1.4 O Estado de Natureza

Como decorrência lógica e geométrica dos postulados anteriormente expressos, Hobbes, após expor sua “antropologia”, define como esse homem se relaciona com seu semelhante, já que a sociedade é uma opção e não um evento natural e, igualmente, de que maneira poderia ele viver (ou viveria), a partir de paixões tão exacerbadas e com uma visão de convivência humana tão autointeressada. Antes, todavia, deve-se refletir sobre outra premissa básica de Hobbes, a igualdade dos homens. Ora, se “a natureza fez todos tão iguais, quanto às faculdades do corpo e do espírito” (HOBBES, 2008, p. 106), faz-se necessário verificar como essa igualdade, que, para Hobbes, é absoluta, pois o filósofo considera que “a diferença entre um e outro homem não é suficientemente considerável para que um deles possa com base nela reclamar algum benefício a que outro não possa igualmente aspirar” (HOBBES, 2008, p. 106), irá condicionar as relações entre os indivíduos.

A noção de individualismo humano permeia os conceitos de Hobbes sobre relações interpessoais. Sua visão da condição humana relaciona-se com a ideia de a natureza ser a responsável pelo homem que existe antes do Estado e da sociedade. Para Hobbes, a sociedade não é um ente natural que surge junto com a convivência política, como em Aristóteles, mas artificial, determinado por criação do

próprio homem.
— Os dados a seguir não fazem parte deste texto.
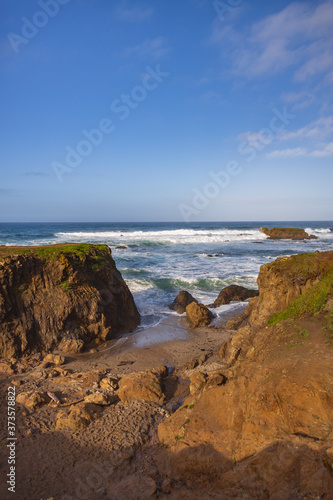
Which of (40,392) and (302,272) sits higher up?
(302,272)

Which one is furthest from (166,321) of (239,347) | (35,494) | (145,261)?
(145,261)

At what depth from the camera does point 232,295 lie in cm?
1692

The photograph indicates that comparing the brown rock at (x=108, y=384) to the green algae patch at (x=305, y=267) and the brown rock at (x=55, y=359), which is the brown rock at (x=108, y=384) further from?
the green algae patch at (x=305, y=267)

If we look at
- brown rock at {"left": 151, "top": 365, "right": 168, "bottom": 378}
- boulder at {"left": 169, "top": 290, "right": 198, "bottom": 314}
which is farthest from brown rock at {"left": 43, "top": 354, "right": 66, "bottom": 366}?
boulder at {"left": 169, "top": 290, "right": 198, "bottom": 314}

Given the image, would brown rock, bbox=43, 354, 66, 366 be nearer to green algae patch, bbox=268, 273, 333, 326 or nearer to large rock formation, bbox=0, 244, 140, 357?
large rock formation, bbox=0, 244, 140, 357

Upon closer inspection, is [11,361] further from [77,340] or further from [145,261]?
[145,261]

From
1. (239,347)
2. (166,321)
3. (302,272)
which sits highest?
(302,272)

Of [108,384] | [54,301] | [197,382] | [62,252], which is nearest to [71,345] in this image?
[54,301]

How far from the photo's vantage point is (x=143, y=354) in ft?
32.1

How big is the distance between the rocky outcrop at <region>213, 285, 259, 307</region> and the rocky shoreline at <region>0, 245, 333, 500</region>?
25.3 feet

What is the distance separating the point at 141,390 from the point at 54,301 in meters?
5.00

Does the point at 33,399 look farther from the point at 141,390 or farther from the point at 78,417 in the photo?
the point at 141,390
Contudo, os homens se encontravam na natureza (fora da sociedade civil) em determinada situação, denominada por Hobbes de “estado de natureza”, que nada tem de histórico ou antropológico, pois trata-se de um pressuposto do qual a razão parte para iniciar seu cálculo na justificação racional do Estado Civil. A maneira como o homem se “encontraria” no estado de natureza é, para Hobbes, uma situação de grande insegurança. Essa insegurança, que advém da possibilidade de um homem matar outro homem (em função da igualdade dos homens), é definidora do que Hobbes chamará de estado de guerra. O estado de natureza é, então, definido como um estado de conflito, de guerra permanente, estado de “guerra de todos os homens contra todos os homens” (HOBBES, 2008, p.109), onde a paz não seria possível, em função das condições de seus indivíduos e de como estes que se encontrariam na natureza. Esta idéia, Hobbes já desenvolve no The Elements of Law, quando afirma que

considerando então a ofensividade da natureza dos homens uns contra os outros, deve-se acrescentar um direito de todos os homens a todas as coisas, segundo o qual um homem invade com direito, e outro homem com direito resiste, e os homens vivem assim em perpétua difidência, e estudam como devem se preocupar uns com os outros. O estado dos homens em sua liberdade natural é o estado de guerra (HOBBES, 2002b, p.96).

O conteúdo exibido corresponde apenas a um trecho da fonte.